The story of William Gilbert Puckey, who for much of his life served alongside Rev Joseph Matthews at the Kaitāia mission founded in 1834, is relatively well known.
Never ordained, he is remembered as a remarkably multi-talented man, a farmer, engineer, carpenter, shipwright, medic, teacher and linguist, whose affection for Māori was reciprocated, the forebear of what is now a very large Far North family.
The story of his parents, William and Margery (nee Gilbert), is less well known, but there has always been a shadow. One of his contemporaries in the Bay of Islands cryptically remarked that it was a wonder that William Gilbert turned out as well as he did.
Now, thanks to descendant, historian and author Adrienne Puckey, we know what she meant.
Her new book, By Bible, Hammer & Compass, is the story of brothers James and William Puckey, who left their family home in Cornwall in 1796 for a life of adventure in the Pacific, beginning in Tahiti, and for William life in the fledgling mission at Kerikeri.
William and Margery both died young, within weeks of each other, in Sydney in 1826, victims of their addiction to alcohol. Very little is known of Margery, but she must have possessed prodigious courage as they set off for the other end of the world.
(James died in 1803, 23 years before his younger brother, while returning to England).
But the missionaries — or mechanic missionaries, as James and William were, their task to introduce Tahiti and New Zealand natives to the skills that would aid their conversion to Christianity — were no happy band of brothers.

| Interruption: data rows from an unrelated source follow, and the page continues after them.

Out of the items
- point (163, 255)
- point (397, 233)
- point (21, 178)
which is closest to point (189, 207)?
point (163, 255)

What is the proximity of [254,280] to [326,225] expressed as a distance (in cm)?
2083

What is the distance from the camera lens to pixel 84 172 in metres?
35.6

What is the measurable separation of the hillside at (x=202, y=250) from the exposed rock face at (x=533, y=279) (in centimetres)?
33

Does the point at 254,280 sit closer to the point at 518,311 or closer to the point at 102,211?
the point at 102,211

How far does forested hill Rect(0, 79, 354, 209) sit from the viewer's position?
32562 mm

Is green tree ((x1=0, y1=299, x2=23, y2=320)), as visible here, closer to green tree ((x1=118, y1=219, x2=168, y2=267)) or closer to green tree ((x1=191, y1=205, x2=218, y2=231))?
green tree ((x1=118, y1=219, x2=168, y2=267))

There were differences of opinion, carping and personality clashes. Adrienne does not shy away from any of that.
"If you enquire about William Puckey Senior at the Kerikeri Heritage site, you will probably be told he was dismissed from the mission for drunkenness," she told the Northland Age.

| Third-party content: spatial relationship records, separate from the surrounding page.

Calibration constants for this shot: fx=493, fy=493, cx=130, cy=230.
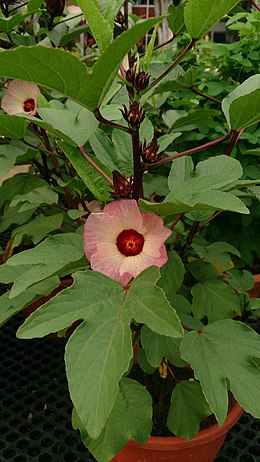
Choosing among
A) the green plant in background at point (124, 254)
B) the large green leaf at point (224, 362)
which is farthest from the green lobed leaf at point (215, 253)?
the large green leaf at point (224, 362)

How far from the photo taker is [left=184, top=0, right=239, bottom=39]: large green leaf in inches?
20.5

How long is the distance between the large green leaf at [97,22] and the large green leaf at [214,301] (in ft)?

"That's a hard place to start a biography from. I have deliberately confronted that challenge head-on in writing this book. History is more alive if you deal with real issues.
"Old William and his brother could not have imagined what they would experience when they set off from Cornwall," she added, "but they took the risk of the unknown. Where would humanity be if people didn't?

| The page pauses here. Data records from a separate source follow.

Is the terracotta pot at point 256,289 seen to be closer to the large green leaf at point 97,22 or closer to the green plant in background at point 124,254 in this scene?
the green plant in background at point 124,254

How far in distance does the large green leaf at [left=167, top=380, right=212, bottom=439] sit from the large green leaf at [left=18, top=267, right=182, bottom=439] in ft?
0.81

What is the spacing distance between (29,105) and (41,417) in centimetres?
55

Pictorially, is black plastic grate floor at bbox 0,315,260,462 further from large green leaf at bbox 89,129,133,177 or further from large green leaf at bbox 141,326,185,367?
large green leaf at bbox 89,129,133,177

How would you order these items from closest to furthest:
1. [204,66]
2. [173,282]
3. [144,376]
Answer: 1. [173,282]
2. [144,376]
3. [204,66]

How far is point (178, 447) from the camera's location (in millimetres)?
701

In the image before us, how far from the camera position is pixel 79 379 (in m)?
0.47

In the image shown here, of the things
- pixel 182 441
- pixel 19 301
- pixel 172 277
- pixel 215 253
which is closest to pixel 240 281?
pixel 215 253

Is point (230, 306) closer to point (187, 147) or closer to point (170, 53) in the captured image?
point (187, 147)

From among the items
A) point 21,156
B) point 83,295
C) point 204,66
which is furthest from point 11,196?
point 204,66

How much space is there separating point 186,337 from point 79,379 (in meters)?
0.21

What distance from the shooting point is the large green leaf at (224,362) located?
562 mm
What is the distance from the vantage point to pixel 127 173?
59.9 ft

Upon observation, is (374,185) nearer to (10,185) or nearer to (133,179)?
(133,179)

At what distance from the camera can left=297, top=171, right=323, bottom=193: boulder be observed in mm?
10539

"Of course there were casualties — Capt James Cook among them. Our pair just didn't make such a name for themselves in the process."
They deserve to be remembered though, with respect, admiration and perhaps affection. They survived in what in many ways was a harsh little community, one in which "sympathy, empathy and support were in short supply," Adrienne writes.
"There as no victim support, no grief counselling, no trauma therapy, no AA ... If a child died it was God's will; if you were assaulted, turn the other cheek; when faced with cultural shock such as infanticide and cannibalism, man up and preach the gospel ...
"As for alcoholism, in the words of Rev Richard Davis' "May the Lord have mercy on his deluded, sinful soul," which, by implication, meant neither the church nor the mission would.'
There is much more to this story, and to the trials and tribulations of those who set out for the South Pacific armed with missionary zeal, good intentions, unbridled optimism and not a lot more, however.
This is a painstakingly researched tale of some remarkable people whose legacy remains to be seen to this day, and a reminder, if needed, that great sacrifices were made to give their descendants and others much of what they enjoy in the 21st Century.